● TASK GOAL
In the comment thread about publishing event data, find the sentence "The event description and details could be spread among multiple pages, or even multiple sites." and translate it into Spanish.

● SOURCE EXCERPT
Third, but related to the second point, are events that are implicit. It's easy to imagine events being described in such a way as to be readily apparent to a human reader, but unstructured (and therefore hidden) to a parser. The event description and details could be spread among multiple pages, or even multiple sites. Without an AI-complete natural language parser, it'd be impossible to get at this event. Of course, having an AI-complete NLP system would pretty much negate this whole project (and a WHOLE LOT MORE - singularity here we come). These events may be more rare, but they're perfectly valid from the point of view of web authors.
All that being said, I'd love to see progress made on this front. I think that this would be a very nice web service -- discoverable events based on geographic and category filtering would roX0rs my soXXors.; 2:58 AM
Brian said...: Hi Scott. Glad to hear more people are interested in this stuff. FYI I sent email to your gmail account. Hope to hear back from you!
- Brian @ EVDB; 7:38 AM
Marc Canter said...: dude
you rock.; 2:10 PM
Arnaud Descamps said...: Dear Scott, thanks for your writing, we enjoyed reading your vision.
I am a member of EventsML working group.
EventsML is an initiative by the news industry to make a standard helping hassle-free exchange of event information. We focus on "news-worthy" events, but that might be
interesting to others. www.eventsML.org; 10:16 PM
Hanan Cohen said...: I discussed the exact same idea with some friends thinking we are going to "save the web" but then one of them saw this post of yours and realized we are no the only ones saying it should be done. Needed to be done.
Two things should happen. A standard should be aggreed upon, and one big service that has a big user base should add this feature and expose the data to the world with the standard. Then, everyone will get the benefit and build more information and services.
Take a look at Who What When Where.xml that I just satrted.
http://www.info.org.il/WhoWhatWhenWhere/
Let's work together.

● GIVEN DATA

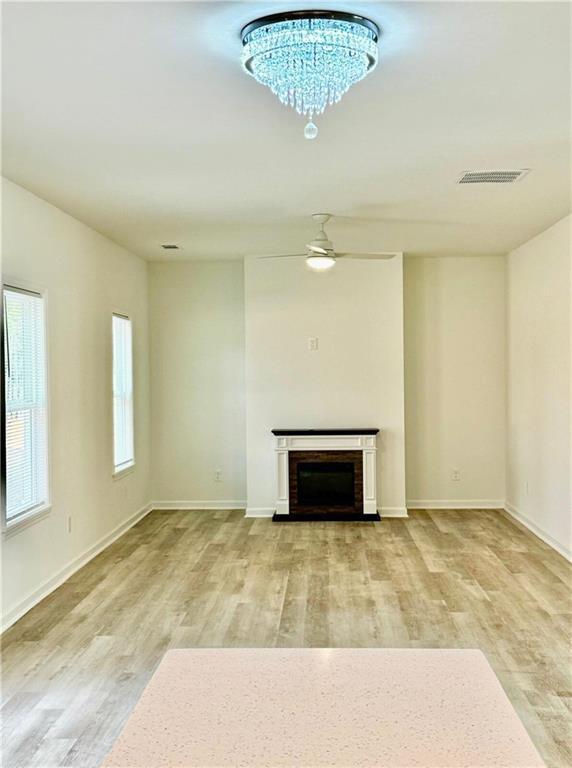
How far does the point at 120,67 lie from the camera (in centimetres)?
280

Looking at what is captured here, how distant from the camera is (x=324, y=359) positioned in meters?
7.57

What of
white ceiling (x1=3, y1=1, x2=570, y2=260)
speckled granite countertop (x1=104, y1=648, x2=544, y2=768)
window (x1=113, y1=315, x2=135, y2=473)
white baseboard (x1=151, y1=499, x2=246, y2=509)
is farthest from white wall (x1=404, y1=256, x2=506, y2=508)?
speckled granite countertop (x1=104, y1=648, x2=544, y2=768)

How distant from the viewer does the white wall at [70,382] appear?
463 centimetres

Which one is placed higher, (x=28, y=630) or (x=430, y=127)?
(x=430, y=127)

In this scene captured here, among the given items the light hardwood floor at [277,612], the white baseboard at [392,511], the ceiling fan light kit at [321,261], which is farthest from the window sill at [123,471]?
the ceiling fan light kit at [321,261]

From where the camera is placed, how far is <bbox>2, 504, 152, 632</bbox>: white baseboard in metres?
4.45

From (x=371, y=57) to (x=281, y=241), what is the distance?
420cm

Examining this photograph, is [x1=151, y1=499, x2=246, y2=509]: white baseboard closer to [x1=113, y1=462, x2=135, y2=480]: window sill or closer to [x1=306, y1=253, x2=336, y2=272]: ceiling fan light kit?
[x1=113, y1=462, x2=135, y2=480]: window sill

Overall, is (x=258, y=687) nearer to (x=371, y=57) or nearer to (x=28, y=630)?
(x=371, y=57)

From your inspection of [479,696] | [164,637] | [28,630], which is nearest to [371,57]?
[479,696]

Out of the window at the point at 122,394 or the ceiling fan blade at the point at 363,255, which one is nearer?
the ceiling fan blade at the point at 363,255

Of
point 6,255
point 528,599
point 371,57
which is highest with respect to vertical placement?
point 371,57

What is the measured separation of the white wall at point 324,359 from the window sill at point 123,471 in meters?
1.21

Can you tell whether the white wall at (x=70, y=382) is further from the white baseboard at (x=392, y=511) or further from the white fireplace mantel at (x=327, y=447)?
the white baseboard at (x=392, y=511)
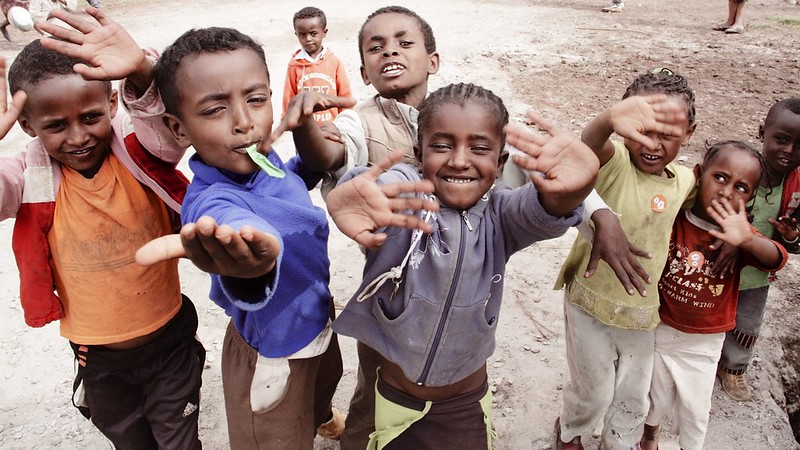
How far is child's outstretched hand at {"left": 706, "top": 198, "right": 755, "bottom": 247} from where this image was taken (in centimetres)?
198

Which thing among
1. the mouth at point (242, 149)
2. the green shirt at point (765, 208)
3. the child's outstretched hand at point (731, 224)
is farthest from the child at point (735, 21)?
the mouth at point (242, 149)

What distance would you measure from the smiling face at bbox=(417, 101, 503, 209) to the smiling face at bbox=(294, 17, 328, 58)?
315 cm

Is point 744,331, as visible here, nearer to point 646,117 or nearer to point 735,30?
point 646,117

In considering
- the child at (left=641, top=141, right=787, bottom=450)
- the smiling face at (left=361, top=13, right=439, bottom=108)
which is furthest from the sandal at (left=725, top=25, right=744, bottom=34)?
the smiling face at (left=361, top=13, right=439, bottom=108)

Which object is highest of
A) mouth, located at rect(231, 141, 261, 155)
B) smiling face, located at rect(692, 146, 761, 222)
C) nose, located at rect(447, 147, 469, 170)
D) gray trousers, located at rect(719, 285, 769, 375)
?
mouth, located at rect(231, 141, 261, 155)

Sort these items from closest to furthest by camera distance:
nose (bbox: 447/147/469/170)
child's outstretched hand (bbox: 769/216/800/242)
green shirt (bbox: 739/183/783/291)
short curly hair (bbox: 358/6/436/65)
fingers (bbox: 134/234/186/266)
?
fingers (bbox: 134/234/186/266)
nose (bbox: 447/147/469/170)
short curly hair (bbox: 358/6/436/65)
child's outstretched hand (bbox: 769/216/800/242)
green shirt (bbox: 739/183/783/291)

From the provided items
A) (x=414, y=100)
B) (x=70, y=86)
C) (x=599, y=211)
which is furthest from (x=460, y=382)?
(x=70, y=86)

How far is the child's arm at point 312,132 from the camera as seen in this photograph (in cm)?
155

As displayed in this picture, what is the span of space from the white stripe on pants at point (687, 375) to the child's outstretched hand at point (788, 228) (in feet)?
1.88

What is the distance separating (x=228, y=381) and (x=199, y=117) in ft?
2.82

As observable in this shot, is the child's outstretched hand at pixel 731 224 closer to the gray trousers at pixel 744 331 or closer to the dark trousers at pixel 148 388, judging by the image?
the gray trousers at pixel 744 331

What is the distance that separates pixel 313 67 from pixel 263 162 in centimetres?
305

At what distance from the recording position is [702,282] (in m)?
2.16

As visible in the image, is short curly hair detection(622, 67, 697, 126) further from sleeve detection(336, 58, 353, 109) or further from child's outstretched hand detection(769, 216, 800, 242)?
sleeve detection(336, 58, 353, 109)
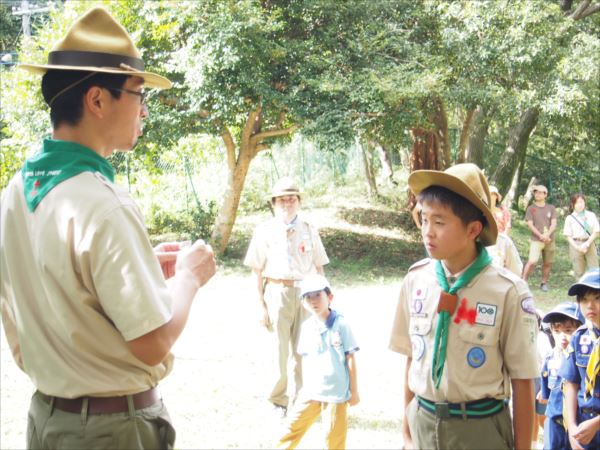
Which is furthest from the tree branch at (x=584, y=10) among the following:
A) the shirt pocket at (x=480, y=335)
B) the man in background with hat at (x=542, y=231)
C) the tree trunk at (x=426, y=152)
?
the shirt pocket at (x=480, y=335)

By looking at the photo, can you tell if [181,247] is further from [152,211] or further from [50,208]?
[152,211]

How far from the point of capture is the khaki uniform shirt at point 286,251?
5.80 m

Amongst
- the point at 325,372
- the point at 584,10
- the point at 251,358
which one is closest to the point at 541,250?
the point at 584,10

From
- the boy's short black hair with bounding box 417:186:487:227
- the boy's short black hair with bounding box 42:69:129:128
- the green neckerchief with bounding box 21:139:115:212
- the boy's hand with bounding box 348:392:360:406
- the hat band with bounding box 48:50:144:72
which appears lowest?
the boy's hand with bounding box 348:392:360:406

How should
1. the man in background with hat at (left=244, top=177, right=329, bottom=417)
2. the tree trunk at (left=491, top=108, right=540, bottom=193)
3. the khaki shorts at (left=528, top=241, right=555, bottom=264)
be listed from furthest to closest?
the tree trunk at (left=491, top=108, right=540, bottom=193)
the khaki shorts at (left=528, top=241, right=555, bottom=264)
the man in background with hat at (left=244, top=177, right=329, bottom=417)

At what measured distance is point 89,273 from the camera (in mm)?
1636

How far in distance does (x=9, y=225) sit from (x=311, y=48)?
9.98m

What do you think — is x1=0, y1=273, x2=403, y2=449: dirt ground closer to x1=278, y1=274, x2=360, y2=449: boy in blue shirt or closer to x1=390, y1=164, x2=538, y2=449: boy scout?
x1=278, y1=274, x2=360, y2=449: boy in blue shirt

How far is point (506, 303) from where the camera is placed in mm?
2336

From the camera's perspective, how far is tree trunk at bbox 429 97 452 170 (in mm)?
12266

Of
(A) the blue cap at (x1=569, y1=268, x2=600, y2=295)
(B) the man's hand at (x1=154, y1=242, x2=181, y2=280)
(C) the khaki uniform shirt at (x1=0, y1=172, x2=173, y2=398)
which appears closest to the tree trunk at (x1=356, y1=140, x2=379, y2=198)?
(A) the blue cap at (x1=569, y1=268, x2=600, y2=295)

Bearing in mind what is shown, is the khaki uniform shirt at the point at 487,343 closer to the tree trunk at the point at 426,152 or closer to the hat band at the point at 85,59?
the hat band at the point at 85,59

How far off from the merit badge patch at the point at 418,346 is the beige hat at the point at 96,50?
53.7 inches

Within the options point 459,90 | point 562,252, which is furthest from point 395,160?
point 459,90
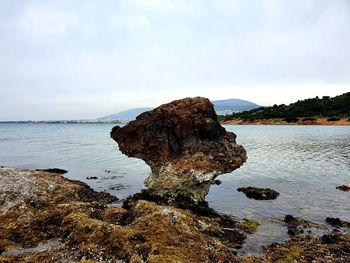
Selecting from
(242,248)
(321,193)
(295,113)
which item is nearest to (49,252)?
(242,248)

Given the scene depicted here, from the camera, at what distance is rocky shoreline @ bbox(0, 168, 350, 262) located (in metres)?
16.6

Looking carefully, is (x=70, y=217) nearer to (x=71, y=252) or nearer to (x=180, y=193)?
(x=71, y=252)

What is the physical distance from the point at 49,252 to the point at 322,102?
19571 centimetres

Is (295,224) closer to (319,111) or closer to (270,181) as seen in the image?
(270,181)

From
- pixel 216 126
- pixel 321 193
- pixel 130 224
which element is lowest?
pixel 321 193

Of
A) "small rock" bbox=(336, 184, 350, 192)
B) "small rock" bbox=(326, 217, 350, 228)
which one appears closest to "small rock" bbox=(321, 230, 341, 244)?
"small rock" bbox=(326, 217, 350, 228)

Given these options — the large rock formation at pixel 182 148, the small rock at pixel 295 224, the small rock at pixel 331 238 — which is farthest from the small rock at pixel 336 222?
the large rock formation at pixel 182 148

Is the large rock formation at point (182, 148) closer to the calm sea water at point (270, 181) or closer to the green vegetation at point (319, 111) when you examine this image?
the calm sea water at point (270, 181)

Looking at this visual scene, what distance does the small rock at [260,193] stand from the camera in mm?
32675

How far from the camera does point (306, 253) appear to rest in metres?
19.0

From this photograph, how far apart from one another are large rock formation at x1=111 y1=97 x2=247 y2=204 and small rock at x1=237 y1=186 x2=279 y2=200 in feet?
16.3

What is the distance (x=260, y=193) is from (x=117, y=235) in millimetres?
19464

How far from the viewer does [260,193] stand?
1316 inches

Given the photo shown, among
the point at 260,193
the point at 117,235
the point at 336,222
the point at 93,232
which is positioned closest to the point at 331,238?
the point at 336,222
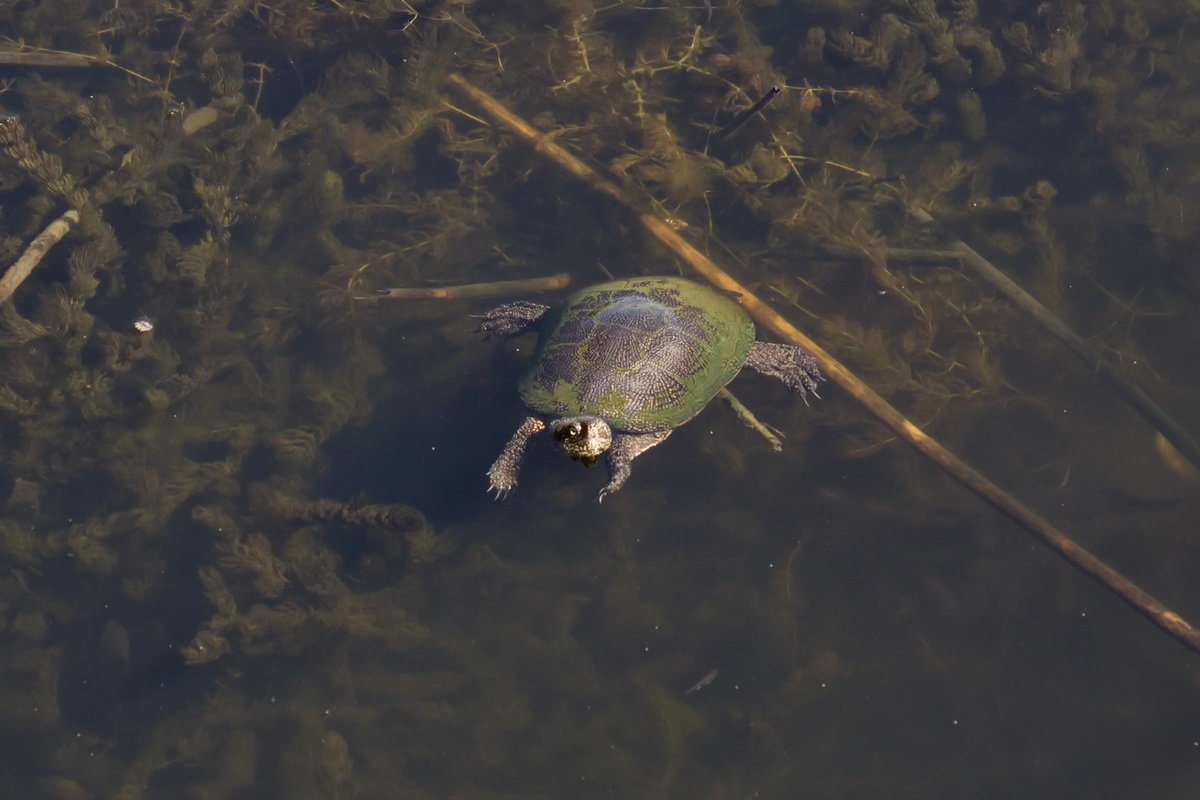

● EXPECTED OUTPUT
La descripción y los detalles del evento podrían estar repartidos entre varias páginas, o incluso entre varios sitios.